Performing multiple inference in the nvinfer backend


I’m trying to extend the nvinfer backend by performing inference for an input surface more than once. For instance, in the nvdsinfer_backend.cpp, there’s a ImplicitTrtBackendContext::enqueueBuffermethod that queues an input buffer for inference:

    if (!m_Context->enqueue(batchDims.batchSize,, stream,
            (consumeEvent ? &consumeEvent->ptr() : nullptr)))
        dsInferError("Failed to enqueue inference batch");

Where the bindingBuffers are the input and output buffers of the model. Now, what my requirement is, for an input buffer (say an image I1) I would like to perform the inference twice, once for I1 and once for flip(I1) where the flip is defined as an image flip operation. Finally, I would like to average out the predictions (I think I can figure out this part)

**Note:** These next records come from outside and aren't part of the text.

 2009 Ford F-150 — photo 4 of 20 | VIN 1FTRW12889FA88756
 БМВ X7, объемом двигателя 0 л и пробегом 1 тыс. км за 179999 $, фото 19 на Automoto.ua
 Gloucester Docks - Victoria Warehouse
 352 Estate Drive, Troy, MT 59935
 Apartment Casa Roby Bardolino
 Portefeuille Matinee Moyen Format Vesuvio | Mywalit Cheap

How I imagine this would work:

  1. Extract the NvBufSurface which is the input image.
  2. Perform a buffer transform using NvBufferTransform_Flip by setting the flip transformation parameter to NvBufferTransform_FlipX to create a mirror image.
  3. Call .enqueue() on this batch
  4. Extract the GPU buffer, perform average operation.
  5. Return the GPU buffer

I have theoretically figured how this would work out. Now my question is:

  1. Is my approach stated above correct? If no, how should I go about it?
  2. How do I access the NvBufSurface in the ImplicitTrtBackendContext::enqueueBuffer method which uses the CUDA Stream to perform inference?

• Hardware Platform: T4 / Jetson NX / Jetson TX2NX
•DeepStream Version: 5.1
•JetPack Version (valid for Jetson only): 4.5.1
•TensorRT Version: 7.2
•NVIDIA GPU Driver Version (valid for GPU only): 455
•Issue Type( questions, new requirements, bugs): question
•Requirement details: Editing the nvdsinfer_backend.cpp to perform inference on a given image buffer twice

Hi @hatake_kakashi,

We recommend you to post your query on DeepStream forum. You may get better help here.

Thank you.

It’s already in the DeepStream forum right? Am I missing something?

1 Like

Hi any update on this?

Hey, we are checking it and update you ASAP.

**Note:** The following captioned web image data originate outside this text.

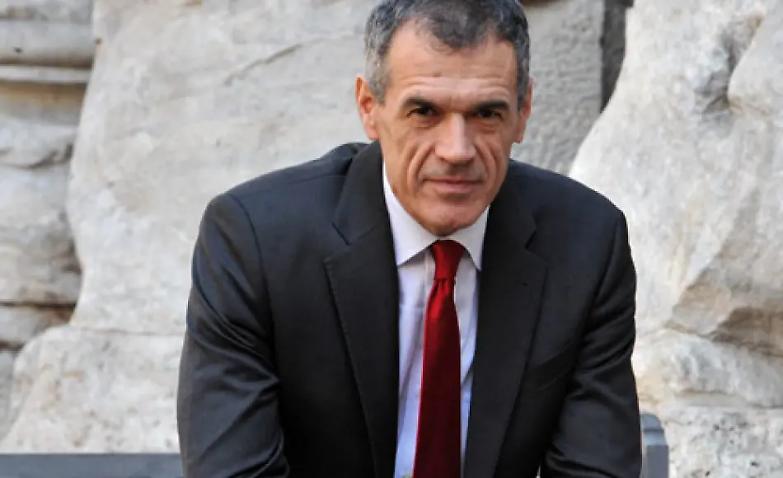Cottarelli, Tremonti e Scotti. Tre nomi per tre governi...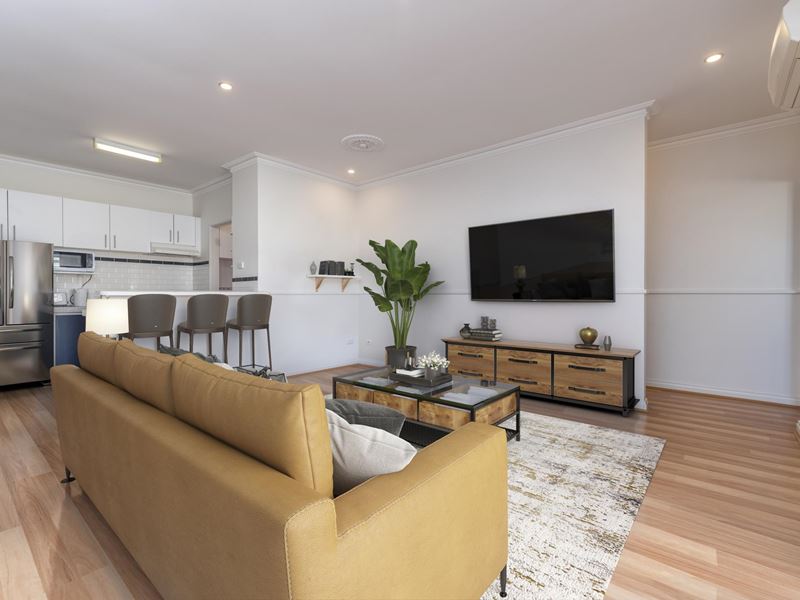 28/49-53 Bronte Street, East Perth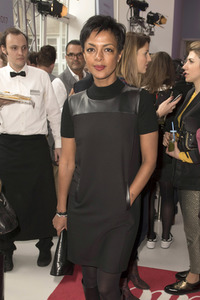 Gala Fashion Brunch auf der Mercedes-Benz Fashion Week Berlin Autumn/Winter 2017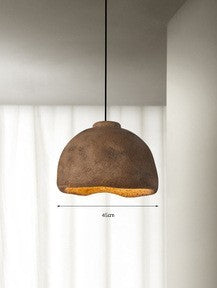 Resin Modern Chandelier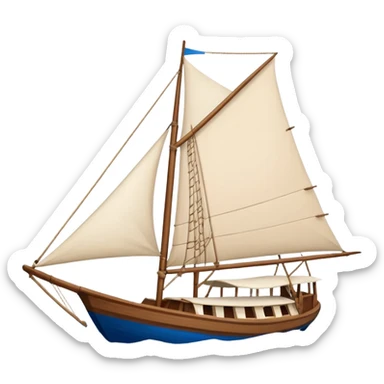 felucca sticker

Thanks, I figured it out. I wrote custom kernel to perform the flip operation because FLIP flag in buffer transform isn’t supported on dGPU. Furthermore, I edited the push to input thread function to create a “duplicate” batch with the new buffers and append it to the original batch queue. This way every batch was 2x’ed one with the original frames, and second with the flipped ones. Later, I just wrote a simple probe to parse the tensor meta data and add both of them together. Thanks!

Great work! thanks for your sharing, BTW, how do you handle the batch size since every batch size is 2x’ed than the original batch.

My engine was dynamic size, so the nvinfer backend worked just fine. In the gst-nvinfer plugin however, I patched the gst_nvinfer_output_loop to get “get rid” of the redundant frames of the input:

if (!batch->frames.empty() && nvinfer->enable_tta) {
        /* TTA is enabled, so half the batch needn't be processed */
        assert(batch->frames.size() % 2 == 0);
        batch->frames.resize(batch->frames.size() / 2);

Using this other features like tracking history and so forth will not break and just continue as before.